_Auszug der Seite_:
»»
„30 000 Obduktionen sind es mindestens“
Wie wird man Rechtsmediziner?
Prof. Tsokos: Man muss die Facharztausbildung durchlaufen, die ein halbes Jahr Psychiatrie und ein halbes Jahr Pathologie einschließt. Zudem müssen in den anderen vier Jahren bestimmte Ziele erfüllt sein, darunter eine bestimmte Zahl an Obduktionen und feingeweblichen Untersuchungen, Gutachten vor Gericht und Beurteilungen von Knochenfunden.
Und wie wird man ein erfahrener Rechtsmediziner?
Prof. Tsokos: Entscheidend ist, wo man arbeitet, ob in einem kleinen Institut mit nur 100 oder 150 Obduktionen pro Jahr oder an einem großen Institut wie Hamburg, München oder Berlin. Bei uns ist es zum Beispiel so, dass Assistenten schon nach dem ersten Jahr die erforderliche Zahl an Obduktionen erreicht haben, während andere anderswo das in fünf Jahren nicht schaffen. In Gießen oder Essen wird viel weniger obduziert, da dauert es länger, bis man die ganze Bandbreite einmal gesehen hat.
Rechtsmediziner und Pathologen werden, so schreiben Sie, oft verwechselt. Wie ist die Abgrenzung?
««
_Gegebene Angaben_:
»»
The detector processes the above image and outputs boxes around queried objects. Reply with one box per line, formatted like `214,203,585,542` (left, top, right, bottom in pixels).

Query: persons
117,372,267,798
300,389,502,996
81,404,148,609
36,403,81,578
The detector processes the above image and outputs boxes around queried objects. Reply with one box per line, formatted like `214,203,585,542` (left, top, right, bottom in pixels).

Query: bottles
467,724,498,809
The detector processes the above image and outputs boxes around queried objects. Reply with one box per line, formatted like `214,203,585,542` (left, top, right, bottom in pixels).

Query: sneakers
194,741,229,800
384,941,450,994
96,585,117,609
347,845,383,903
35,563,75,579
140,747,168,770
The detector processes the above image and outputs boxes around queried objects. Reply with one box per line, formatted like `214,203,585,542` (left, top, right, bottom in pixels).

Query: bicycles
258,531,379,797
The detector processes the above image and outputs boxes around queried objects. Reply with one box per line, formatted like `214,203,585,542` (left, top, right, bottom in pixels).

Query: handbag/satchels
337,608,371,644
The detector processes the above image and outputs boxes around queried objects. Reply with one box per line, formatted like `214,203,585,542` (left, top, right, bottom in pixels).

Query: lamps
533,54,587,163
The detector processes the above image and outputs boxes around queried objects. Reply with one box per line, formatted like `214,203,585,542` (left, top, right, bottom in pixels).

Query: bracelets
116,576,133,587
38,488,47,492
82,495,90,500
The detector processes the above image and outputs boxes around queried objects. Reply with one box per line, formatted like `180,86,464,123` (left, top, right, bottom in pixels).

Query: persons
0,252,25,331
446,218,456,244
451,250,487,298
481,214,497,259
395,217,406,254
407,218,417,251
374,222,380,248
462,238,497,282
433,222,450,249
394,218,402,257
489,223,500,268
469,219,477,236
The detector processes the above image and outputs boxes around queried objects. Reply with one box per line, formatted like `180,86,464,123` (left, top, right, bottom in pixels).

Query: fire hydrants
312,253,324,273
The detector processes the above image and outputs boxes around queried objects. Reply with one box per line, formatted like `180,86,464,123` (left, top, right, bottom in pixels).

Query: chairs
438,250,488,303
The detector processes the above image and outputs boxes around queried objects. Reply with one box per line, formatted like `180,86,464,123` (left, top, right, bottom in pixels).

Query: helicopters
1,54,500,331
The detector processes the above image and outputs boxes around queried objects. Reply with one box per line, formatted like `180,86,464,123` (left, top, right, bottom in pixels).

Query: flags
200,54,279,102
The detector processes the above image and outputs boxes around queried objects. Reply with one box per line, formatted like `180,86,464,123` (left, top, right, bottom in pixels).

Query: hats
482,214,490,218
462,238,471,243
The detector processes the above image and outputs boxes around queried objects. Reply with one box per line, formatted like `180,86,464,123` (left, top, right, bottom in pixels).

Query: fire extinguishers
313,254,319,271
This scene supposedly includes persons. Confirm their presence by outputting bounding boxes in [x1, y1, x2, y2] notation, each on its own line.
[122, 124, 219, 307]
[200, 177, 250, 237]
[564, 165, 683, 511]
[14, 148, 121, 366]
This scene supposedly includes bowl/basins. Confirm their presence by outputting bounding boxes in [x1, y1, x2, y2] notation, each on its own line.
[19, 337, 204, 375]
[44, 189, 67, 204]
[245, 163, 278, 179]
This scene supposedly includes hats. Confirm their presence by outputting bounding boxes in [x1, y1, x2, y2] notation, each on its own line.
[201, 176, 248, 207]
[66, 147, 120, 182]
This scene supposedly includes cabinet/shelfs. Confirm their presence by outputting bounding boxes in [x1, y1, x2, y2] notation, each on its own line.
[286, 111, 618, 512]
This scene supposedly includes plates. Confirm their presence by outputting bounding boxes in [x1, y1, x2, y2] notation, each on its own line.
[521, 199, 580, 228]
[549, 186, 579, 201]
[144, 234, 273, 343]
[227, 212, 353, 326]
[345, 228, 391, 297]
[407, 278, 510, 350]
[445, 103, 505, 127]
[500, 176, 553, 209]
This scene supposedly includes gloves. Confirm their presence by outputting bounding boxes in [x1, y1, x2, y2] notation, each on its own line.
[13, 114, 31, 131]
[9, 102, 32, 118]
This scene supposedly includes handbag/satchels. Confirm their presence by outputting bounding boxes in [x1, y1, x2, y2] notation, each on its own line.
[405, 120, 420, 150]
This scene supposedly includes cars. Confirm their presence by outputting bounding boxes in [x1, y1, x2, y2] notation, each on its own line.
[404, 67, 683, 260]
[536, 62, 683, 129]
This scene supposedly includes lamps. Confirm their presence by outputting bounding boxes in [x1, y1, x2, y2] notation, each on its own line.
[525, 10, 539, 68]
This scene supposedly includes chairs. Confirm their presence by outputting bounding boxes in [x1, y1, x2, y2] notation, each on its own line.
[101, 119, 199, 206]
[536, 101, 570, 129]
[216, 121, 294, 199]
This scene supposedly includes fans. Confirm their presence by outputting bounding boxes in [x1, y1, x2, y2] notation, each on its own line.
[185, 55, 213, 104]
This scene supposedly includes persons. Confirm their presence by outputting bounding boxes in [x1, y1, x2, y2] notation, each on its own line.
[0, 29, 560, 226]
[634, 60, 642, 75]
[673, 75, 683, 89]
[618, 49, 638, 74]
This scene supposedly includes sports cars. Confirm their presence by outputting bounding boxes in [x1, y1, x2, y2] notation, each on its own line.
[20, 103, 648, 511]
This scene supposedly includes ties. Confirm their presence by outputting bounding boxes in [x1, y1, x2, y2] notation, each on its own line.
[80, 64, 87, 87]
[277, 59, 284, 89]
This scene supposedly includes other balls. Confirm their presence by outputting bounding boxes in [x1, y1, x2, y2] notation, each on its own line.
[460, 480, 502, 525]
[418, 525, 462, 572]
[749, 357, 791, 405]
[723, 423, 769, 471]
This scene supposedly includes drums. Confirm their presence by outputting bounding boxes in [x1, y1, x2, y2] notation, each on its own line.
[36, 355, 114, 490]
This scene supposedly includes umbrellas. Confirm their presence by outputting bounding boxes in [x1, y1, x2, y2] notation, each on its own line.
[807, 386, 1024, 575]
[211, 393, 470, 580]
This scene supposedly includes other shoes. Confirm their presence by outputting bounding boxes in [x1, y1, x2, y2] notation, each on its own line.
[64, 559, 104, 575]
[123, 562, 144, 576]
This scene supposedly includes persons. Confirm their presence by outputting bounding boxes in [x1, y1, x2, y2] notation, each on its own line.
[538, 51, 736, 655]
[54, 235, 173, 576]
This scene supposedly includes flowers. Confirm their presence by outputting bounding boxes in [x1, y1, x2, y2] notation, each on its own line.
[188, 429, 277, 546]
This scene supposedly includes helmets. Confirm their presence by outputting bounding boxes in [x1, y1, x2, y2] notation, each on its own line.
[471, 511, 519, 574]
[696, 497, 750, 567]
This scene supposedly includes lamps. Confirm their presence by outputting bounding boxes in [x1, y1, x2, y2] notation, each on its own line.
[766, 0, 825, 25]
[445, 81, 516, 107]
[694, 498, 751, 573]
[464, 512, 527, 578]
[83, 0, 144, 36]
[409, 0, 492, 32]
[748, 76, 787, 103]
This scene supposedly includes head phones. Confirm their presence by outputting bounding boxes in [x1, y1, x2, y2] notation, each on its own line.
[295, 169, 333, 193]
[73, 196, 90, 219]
««
_Deine Aufgabe_: Gib aus dem Interview über Rechtsmedizin den Abschnitt von „Prof. Tsokos: Man“ bis „einmal gesehen hat.“ wortgetreu wieder.

_Erwartete Antwort_:
Prof. Tsokos: Man muss die Facharztausbildung durchlaufen, die ein halbes Jahr Psychiatrie und ein halbes Jahr Pathologie einschließt. Zudem müssen in den anderen vier Jahren bestimmte Ziele erfüllt sein, darunter eine bestimmte Zahl an Obduktionen und feingeweblichen Untersuchungen, Gutachten vor Gericht und Beurteilungen von Knochenfunden.
Und wie wird man ein erfahrener Rechtsmediziner?
Prof. Tsokos: Entscheidend ist, wo man arbeitet, ob in einem kleinen Institut mit nur 100 oder 150 Obduktionen pro Jahr oder an einem großen Institut wie Hamburg, München oder Berlin. Bei uns ist es zum Beispiel so, dass Assistenten schon nach dem ersten Jahr die erforderliche Zahl an Obduktionen erreicht haben, während andere anderswo das in fünf Jahren nicht schaffen. In Gießen oder Essen wird viel weniger obduziert, da dauert es länger, bis man die ganze Bandbreite einmal gesehen hat.